→ Task objective: Give the rows below as a Markdown table with the columns Line and Text, one line of text per table entry, numbered in order. Leave out blank lines and the pictures.

→ Extracted information:
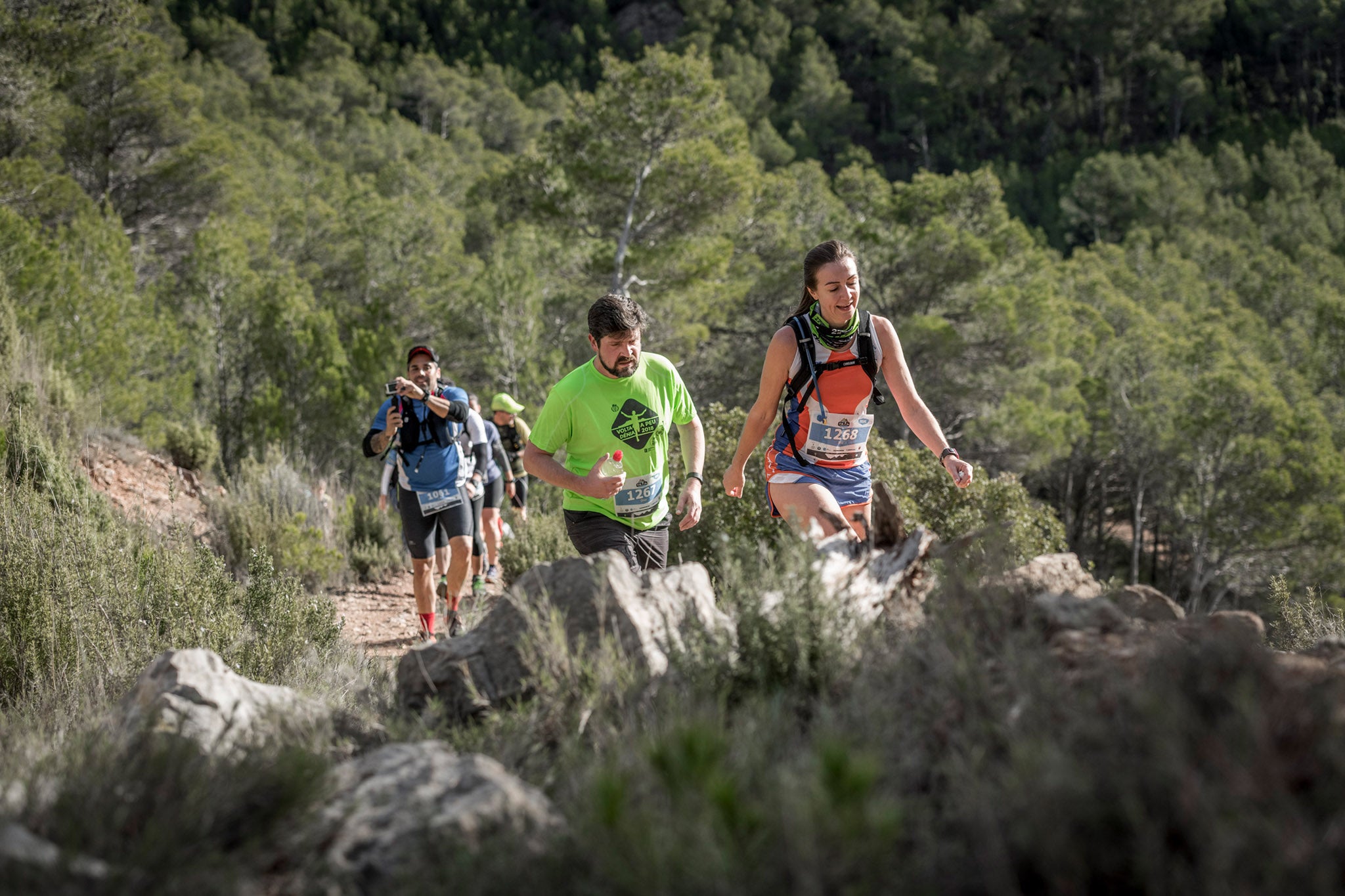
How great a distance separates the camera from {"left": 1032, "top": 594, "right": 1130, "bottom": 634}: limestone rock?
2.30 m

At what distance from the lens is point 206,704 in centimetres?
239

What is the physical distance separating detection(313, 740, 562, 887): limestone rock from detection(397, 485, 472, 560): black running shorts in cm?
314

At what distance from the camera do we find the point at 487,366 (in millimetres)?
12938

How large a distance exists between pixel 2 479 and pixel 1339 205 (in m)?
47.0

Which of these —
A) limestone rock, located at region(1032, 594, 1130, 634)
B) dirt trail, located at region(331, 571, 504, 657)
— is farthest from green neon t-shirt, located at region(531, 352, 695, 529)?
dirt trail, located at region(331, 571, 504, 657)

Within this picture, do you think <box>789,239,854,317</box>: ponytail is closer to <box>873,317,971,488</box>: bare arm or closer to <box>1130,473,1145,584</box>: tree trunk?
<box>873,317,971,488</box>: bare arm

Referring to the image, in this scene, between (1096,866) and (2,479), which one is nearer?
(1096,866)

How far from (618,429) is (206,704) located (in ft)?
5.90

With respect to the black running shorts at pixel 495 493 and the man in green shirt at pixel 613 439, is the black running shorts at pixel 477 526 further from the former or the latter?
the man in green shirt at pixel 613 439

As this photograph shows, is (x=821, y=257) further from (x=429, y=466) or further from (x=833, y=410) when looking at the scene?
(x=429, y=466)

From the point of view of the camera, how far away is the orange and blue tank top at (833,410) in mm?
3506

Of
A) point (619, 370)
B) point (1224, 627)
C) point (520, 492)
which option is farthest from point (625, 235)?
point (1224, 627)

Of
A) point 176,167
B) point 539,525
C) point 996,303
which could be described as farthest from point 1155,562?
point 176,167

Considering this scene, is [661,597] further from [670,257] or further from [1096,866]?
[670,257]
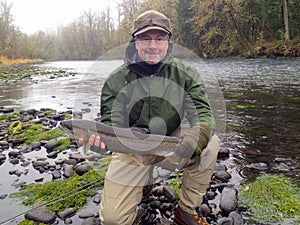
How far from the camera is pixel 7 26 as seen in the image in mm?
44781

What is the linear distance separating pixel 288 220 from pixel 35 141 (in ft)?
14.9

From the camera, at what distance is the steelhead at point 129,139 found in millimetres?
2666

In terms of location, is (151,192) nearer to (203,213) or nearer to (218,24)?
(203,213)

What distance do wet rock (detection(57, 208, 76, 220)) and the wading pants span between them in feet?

→ Solution to the exercise:
| Line | Text |
|---|---|
| 1 | How great a distance separates the camera from {"left": 1032, "top": 594, "right": 1130, "bottom": 634}: limestone rock? |
| 2 | 2.30 m |
| 3 | At what distance from the lens is point 206,704 in centimetres? |
| 4 | 239 |
| 5 | What is the physical distance separating detection(313, 740, 562, 887): limestone rock from detection(397, 485, 472, 560): black running shorts in cm? |
| 6 | 314 |
| 7 | At what distance from the camera do we find the point at 487,366 (in millimetres)? |
| 8 | 12938 |
| 9 | How large a distance exists between pixel 2 479 and pixel 1339 205 (in m)? |
| 10 | 47.0 |
| 11 | Which of these — |
| 12 | A) limestone rock, located at region(1032, 594, 1130, 634) |
| 13 | B) dirt trail, located at region(331, 571, 504, 657) |
| 14 | — is farthest from green neon t-shirt, located at region(531, 352, 695, 529)? |
| 15 | dirt trail, located at region(331, 571, 504, 657) |
| 16 | Within this picture, do you think <box>789,239,854,317</box>: ponytail is closer to <box>873,317,971,488</box>: bare arm or closer to <box>1130,473,1145,584</box>: tree trunk? |
| 17 | <box>873,317,971,488</box>: bare arm |
| 18 | Referring to the image, in this scene, between (1096,866) and (2,479), which one is nearer? |
| 19 | (1096,866) |
| 20 | How far from (618,429) is (206,704) located (in ft)? |
| 21 | 5.90 |
| 22 | With respect to the black running shorts at pixel 495 493 and the man in green shirt at pixel 613 439, is the black running shorts at pixel 477 526 further from the former or the latter? |
| 23 | the man in green shirt at pixel 613 439 |
| 24 | As this photograph shows, is (x=821, y=257) further from (x=429, y=466) or further from (x=833, y=410) when looking at the scene? |
| 25 | (x=429, y=466) |
| 26 | From the point of view of the camera, how far away is the orange and blue tank top at (833,410) in mm? |
| 27 | 3506 |
| 28 | Of |
| 29 | A) point (619, 370) |
| 30 | B) point (1224, 627) |
| 31 | C) point (520, 492) |
| 32 | which option is farthest from point (625, 235)? |
| 33 | point (1224, 627) |
| 34 | Of |
| 35 | A) point 176,167 |
| 36 | B) point 539,525 |
| 37 | C) point 996,303 |
| 38 | which could be described as farthest from point 1155,562? |
| 39 | point 176,167 |
| 40 | Considering this scene, is [661,597] further from [670,257] or further from [1096,866]? |
| 41 | [670,257] |
| 42 | How far from the camera is pixel 7 26 as seen in the image in mm? |
| 43 | 44781 |
| 44 | What is the linear distance separating pixel 288 220 from pixel 35 141 (in ft)? |
| 45 | 14.9 |
| 46 | From the camera, at what distance is the steelhead at point 129,139 found in millimetres? |
| 47 | 2666 |
| 48 | In terms of location, is (151,192) nearer to (203,213) or nearer to (218,24)? |
| 49 | (203,213) |
| 50 | What distance do wet rock (detection(57, 208, 76, 220)) and the wading pants span between them in feet? |